Foto Il Giornale Del Cibo

«CHIUDO BOTTEGA»

«Non riesco ad assumere, quindi chiudo bottega», scriveva su un cartello in bella vista il ristoratore-proprietario di un locale. Raccontava di essere stato costretto a chiudere temporaneamente la propria attività dopo poco meno di sei mesi per mancanza di personale. «Eppure, garantiva il titolare, il menù in busta paga è più che dignitoso: 1.700 euro (netti) al mese, per 12 mensilità, per cuoco e aiuto cuoco, e 1.400 euro per cameriere di sala», riportava l’articolo, rimarcando che a un mese dalla pubblicazione degli annunci nessuno si era presentato per un colloquio.

«Tra i commenti al post diffuso sui social dal Corriere di Torino – specifica Il Fatto Quotidiano – sono però subito apparse una serie di testimonianze che raccontavano l’altra faccia della medaglia: quella dei lavoratori, in questo caso degli ex dipendenti del ristoratore, proprietario di due ristoranti a Torino». «Ho mandato un curriculum in risposta a un annuncio di lavoro pubblicato per l’altro ristorante di Rostagno, Le Fanfaron Bistrot, che cercava un capo partita ai primi di cucina piemontese, ben diverso dal lavorare il pesce come poi sono finito a fare durante la prova – racconta Paolo a ilfattoquotidiano.it – Io avrei dovuto prendere in gestione il locale dopo una settimana di prova in affiancamento, regolarmente contrattualizzata.

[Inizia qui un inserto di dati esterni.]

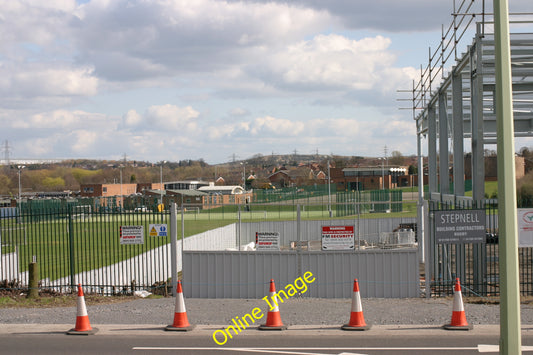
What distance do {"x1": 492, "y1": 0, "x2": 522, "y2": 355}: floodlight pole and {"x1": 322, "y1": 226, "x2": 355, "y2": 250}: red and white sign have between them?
26.4 feet

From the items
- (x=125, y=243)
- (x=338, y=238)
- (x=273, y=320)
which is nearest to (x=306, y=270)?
(x=338, y=238)

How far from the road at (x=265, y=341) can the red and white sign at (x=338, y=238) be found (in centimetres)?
326

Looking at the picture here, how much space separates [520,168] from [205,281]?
1313 inches

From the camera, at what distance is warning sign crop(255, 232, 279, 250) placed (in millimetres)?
13617

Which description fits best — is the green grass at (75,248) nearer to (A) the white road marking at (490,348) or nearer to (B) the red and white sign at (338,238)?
(B) the red and white sign at (338,238)

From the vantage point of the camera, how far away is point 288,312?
1159 cm

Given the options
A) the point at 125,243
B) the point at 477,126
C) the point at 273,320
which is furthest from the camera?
the point at 477,126

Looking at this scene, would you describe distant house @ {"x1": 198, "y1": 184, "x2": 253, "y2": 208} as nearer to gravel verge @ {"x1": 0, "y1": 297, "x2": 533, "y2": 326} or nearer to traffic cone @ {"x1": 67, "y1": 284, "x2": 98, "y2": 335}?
gravel verge @ {"x1": 0, "y1": 297, "x2": 533, "y2": 326}

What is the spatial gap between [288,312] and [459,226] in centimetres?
453

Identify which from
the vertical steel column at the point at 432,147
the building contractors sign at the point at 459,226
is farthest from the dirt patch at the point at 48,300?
the vertical steel column at the point at 432,147

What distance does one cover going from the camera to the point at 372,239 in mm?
30609

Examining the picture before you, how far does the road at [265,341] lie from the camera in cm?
895

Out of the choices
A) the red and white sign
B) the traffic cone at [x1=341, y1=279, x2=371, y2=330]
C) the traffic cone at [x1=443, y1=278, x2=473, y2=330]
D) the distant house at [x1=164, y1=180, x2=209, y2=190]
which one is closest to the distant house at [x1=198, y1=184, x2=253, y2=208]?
the red and white sign

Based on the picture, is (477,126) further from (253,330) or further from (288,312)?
(253,330)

Prendere in gestione significa che praticamente avrei dovuto fare tutto da solo, dal lavare i piatti alla cucina vera e propria. Il contratto? Un sesto livello del Ccnl dei pubblici servizi, con qualifica di aiuto cuoco».

Foto Roma Today

Foto Roma Today

DIPENDENTI IMBUFALITI

Ma sono vari i dipendenti che hanno pubblicamente contestato il racconto del ristoratore diffuso dal quotidiano, scrive ancora Charlotte Matteini, una donna ha lavorato per oltre due anni in quel locale. Prima del lockdown, scrive, il titolare applicava effettivamente i contratti come da normativa e retribuiva le ore di straordinario che i suoi dipendenti facevano e segnavano timbrando il cosiddetto cartellino: tutto cambia con l’arrivo della pandemia, i dipendenti finiscono in cassa integrazione e il ristorante riapre poco per volta con l’asporto e via via con tutto il resto del servizio al termine del blocco imposto dai decreti dell’allora governo Conte.

Poi, un giorno, ecco il cartello: “Chiudo per mancanza di personale”. Forse lo fa per prendere tempo, magari l’uomo che, alla fine non imprimeva orari insostenibili, non trattava male il personale, sbaglia nella comunicazione. Cosa insegna questa storia: in Italia, c’è chi vuole lavorare, a cominciare dagli stessi dipendenti del ristoratore e, allora, l’idea di prendere ossigeno per rimodulare le due attività, non sia stata proprio il massimo. Auguriamoci che arrivino tempi migliori e, soprattutto, la chiusura temporanea porti consiglio.